Jack Toledano, and Josipovici himself, are well read and knowledgable about which authors and artist from the German culture they would like to take a laugh with. And explicitely mentiones that what makes them so German is their lack of humour. Or the lack of putting themselves in the center of the joke, to be joked about by the rest of the gang. The sense of cultural formality, that each of us brings from our own personal experience, from home, schooling, and our own consumption of our very own little culture, and nothing else. That’s the raw cultural element of self-fullfiled individual. My culture is all I need. And the rest, well…
But it’s not the case here. Some names a dropped: Klee, while Swiss, he’s from the German culture. However, he’s been excused himself, not for being Swiss, which made be as well classified in the same «dullness», but rather because he’s said to have a lightness of touch, a sense of humour, and the ability to see his own absurdity.

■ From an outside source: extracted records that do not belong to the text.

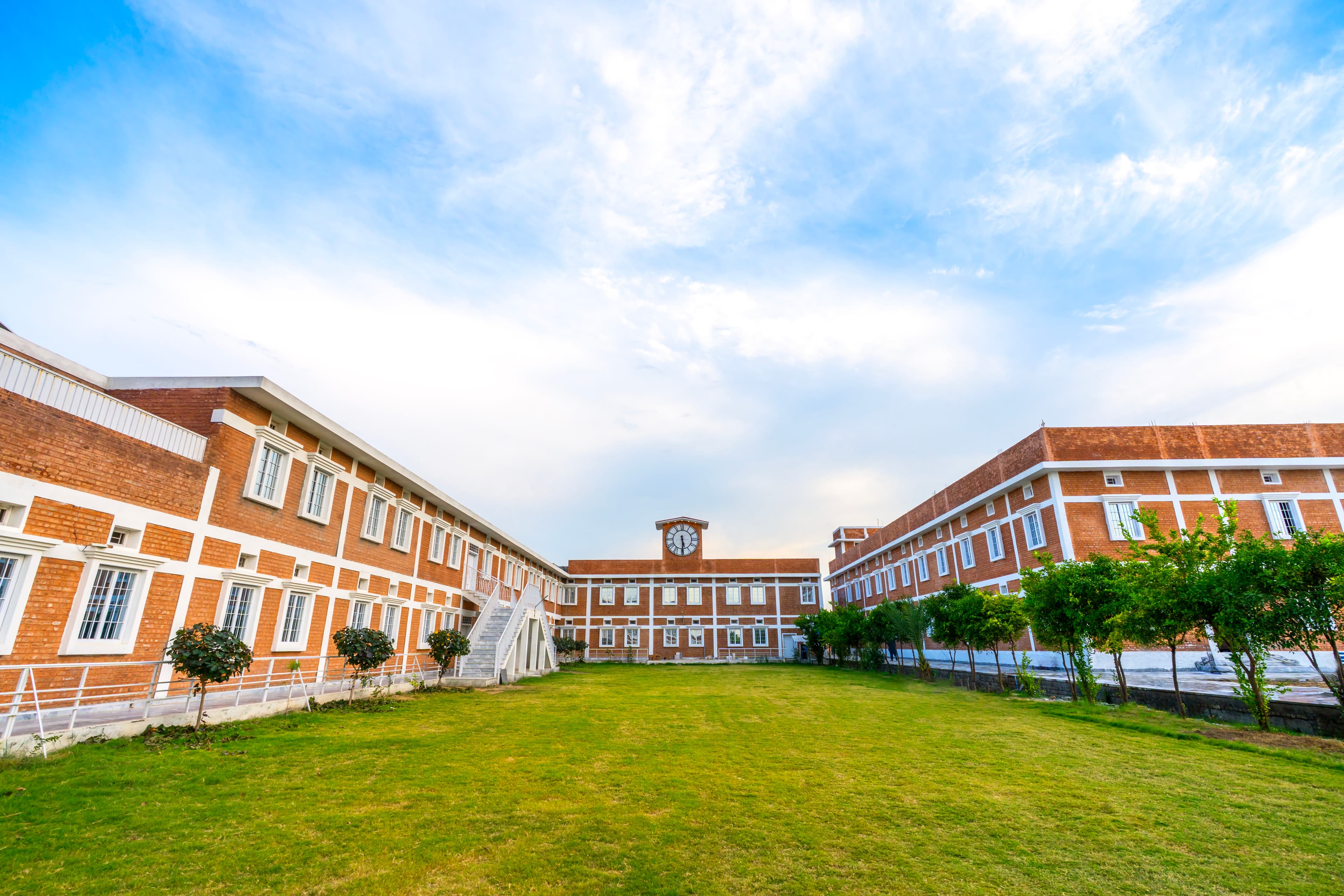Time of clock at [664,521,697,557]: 5:29
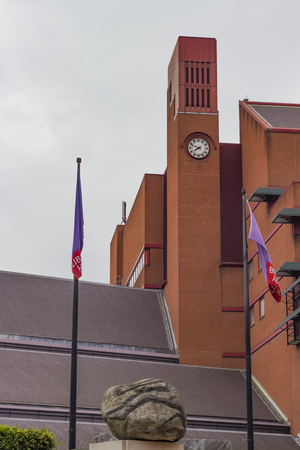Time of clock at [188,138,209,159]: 7:49
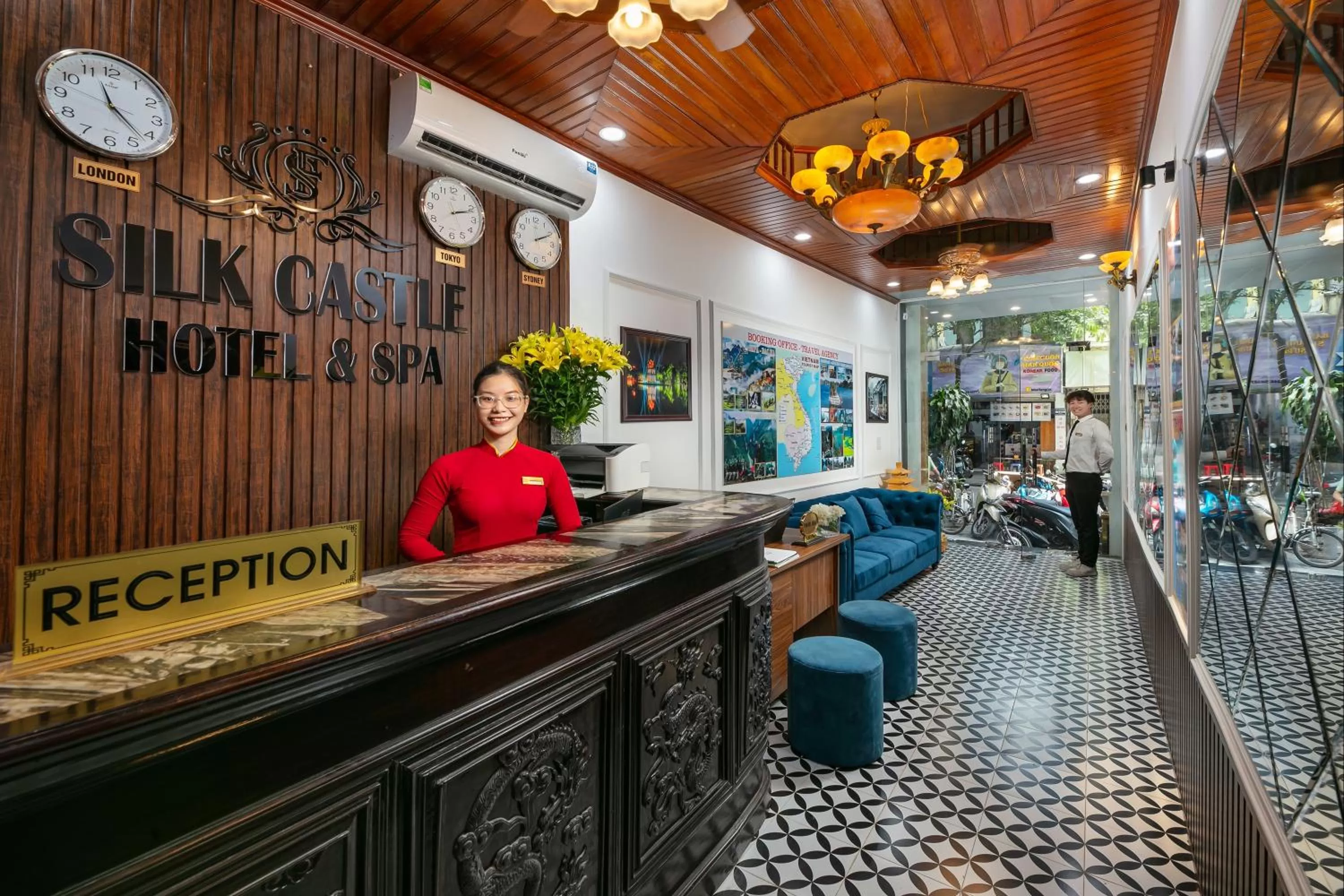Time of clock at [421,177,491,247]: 2:11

This was not the case of Nietzsche nor Benjamin, and even less of Goethe or Thomas Mann.
So you see: in order to take a chance of categorizing other culture, you must at least require to understand how to catalogue the expressions of art and culture from his own representative voices. This means to have read them. Probably, if you truly would like your joke to slip by as an insider’s wise crack, you need to speak and read the language. Of course, you may intend to mimick those who have such cultura leverage to address their own wittiness, but that would be a fool’s choice as you would be rapidly disarmed and bare naked in front of mob of people taking a poke at your very own national hero’s, in the best case scenario, intelectually, and in the worst one, with some masculine physicality and the same sort of arrogance your initial pulse helped to set lamest kind of mood.

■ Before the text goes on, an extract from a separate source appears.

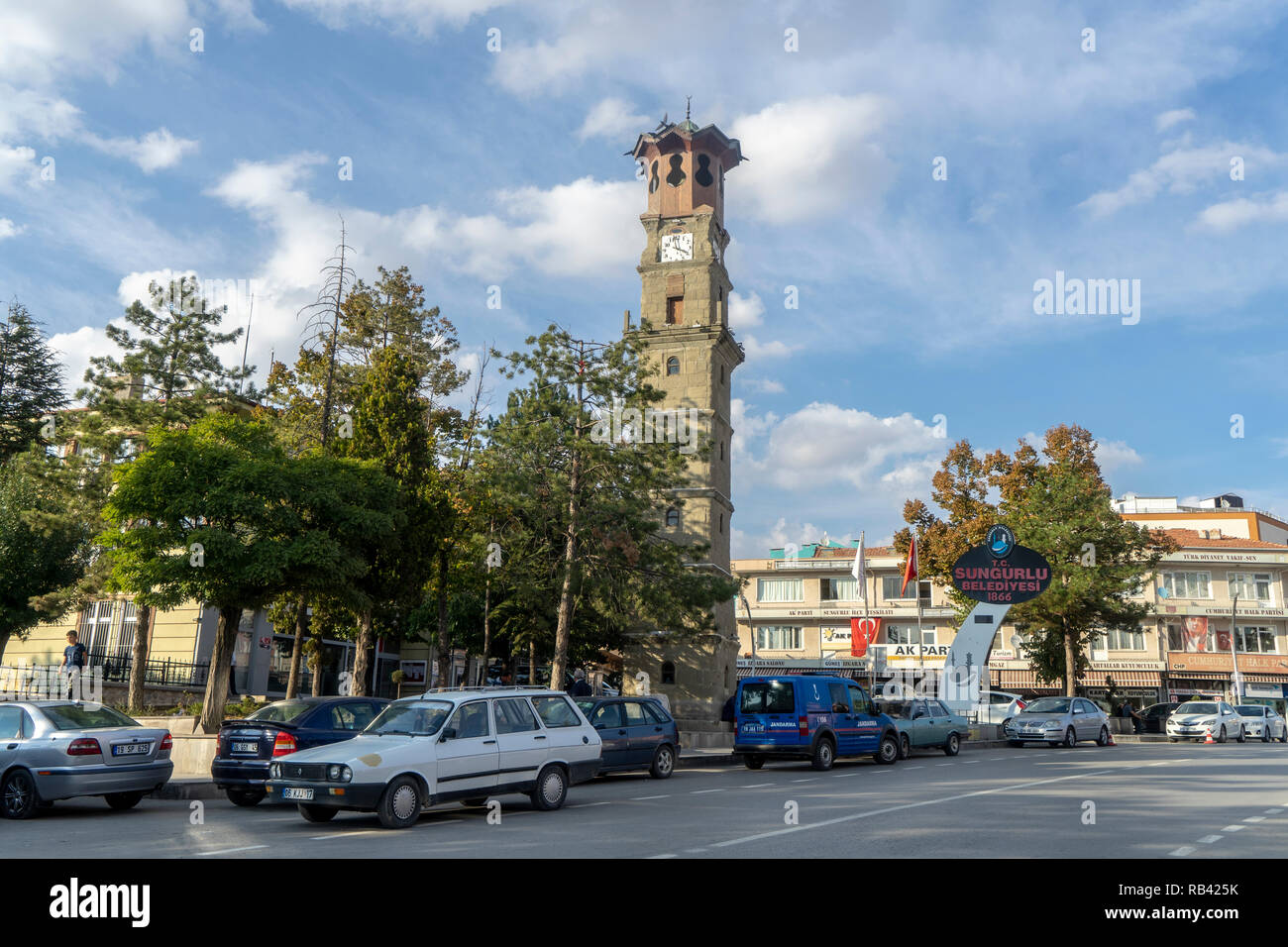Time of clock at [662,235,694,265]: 3:58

But at the end, we’re somehow condemened by our own cultura biases. And we have not all drank from the same fountains.
Moo Pak considers the characters to bring to the table a little bit of the witty sense of humour that still represents the English vis a vis it’s American cousins. And this trait represent a difference with Germans, or even the Spaniards. And all of them could be linked with the sort of moral structure derived from the religion. Our cultura heritage. Our own personal cross.
«Today the English still pride themselves on their sense of humour, he says, but in truth there are now few more humourless and sentimental people than the English. Their Puritan legacy weighs heavily upon them, he says, as the Protestant legacy lays heavily on the Germans and thier Catholic legacy weighs heavily on the Austrians and the Spaniards».
The legacy of Puratanism and Protestants as central common legacy to the American Colonies NEW culture, as compared to the Catholic legacy in NEW spain, back in the day, as an instrument embeded into the colonialist expansions of these cultures in the XV-XX centuries. It’s there, and it’s also there in terms that go beyond the sense of humour, or lack of it of. It’s complicated, we know. But this expression of cultural segmentation brings us to the capacity to analyse ourselves taking into consideration our own personal and collective limitations. «By and large, he says, peoples are a disaster and only individuals are worth thingking about».
That’s the thing. Not just the prejudice and judgment of peoples will always lead us into slipery soil, but it will always reconstruct some sort of stereotypical face of our collectives that might reflect something about our legacy, but that does not represent entirely who we are. This individual disparities and peculiarities are the liberating stories on how we’ve come to read Socrates, nowadays, as if by a sort of miracle, and that each of these cultural legacies have provided some literature that has been able to represent the teaching that through books, stories, narratives, are able to express the global interconection among people, among cultures, among our selves.
From here or there, I reading and understanding of cultural references as: in the Protestant team, Goethe, Milton, Kant, Hegel, George Eliot, and van Gogh. Catholics, such Dante, Langlands, Evelyn Waugh and Muriel Spark. Sophocles, Aristophanes or Socrates. Donne, Stevens.
Still we find the notion of what’s behind these voices in the capacity to find the common link from their human perspective, as close to what we have intended to liver our lives. And this where humour plays a role. We want to laugh with people that we can walk with, and expand the joke to the best possible scenario for an everlasting laugh. This to me is what we are driven towards.
Humour, and laughter. As a choice. As an instinct. As cultural legacy. It’s still there to shine through. It remains a trait for the future. A holy grail to chase. Just because you may also go by life a little lighter if you may squeeze a giggle here and there.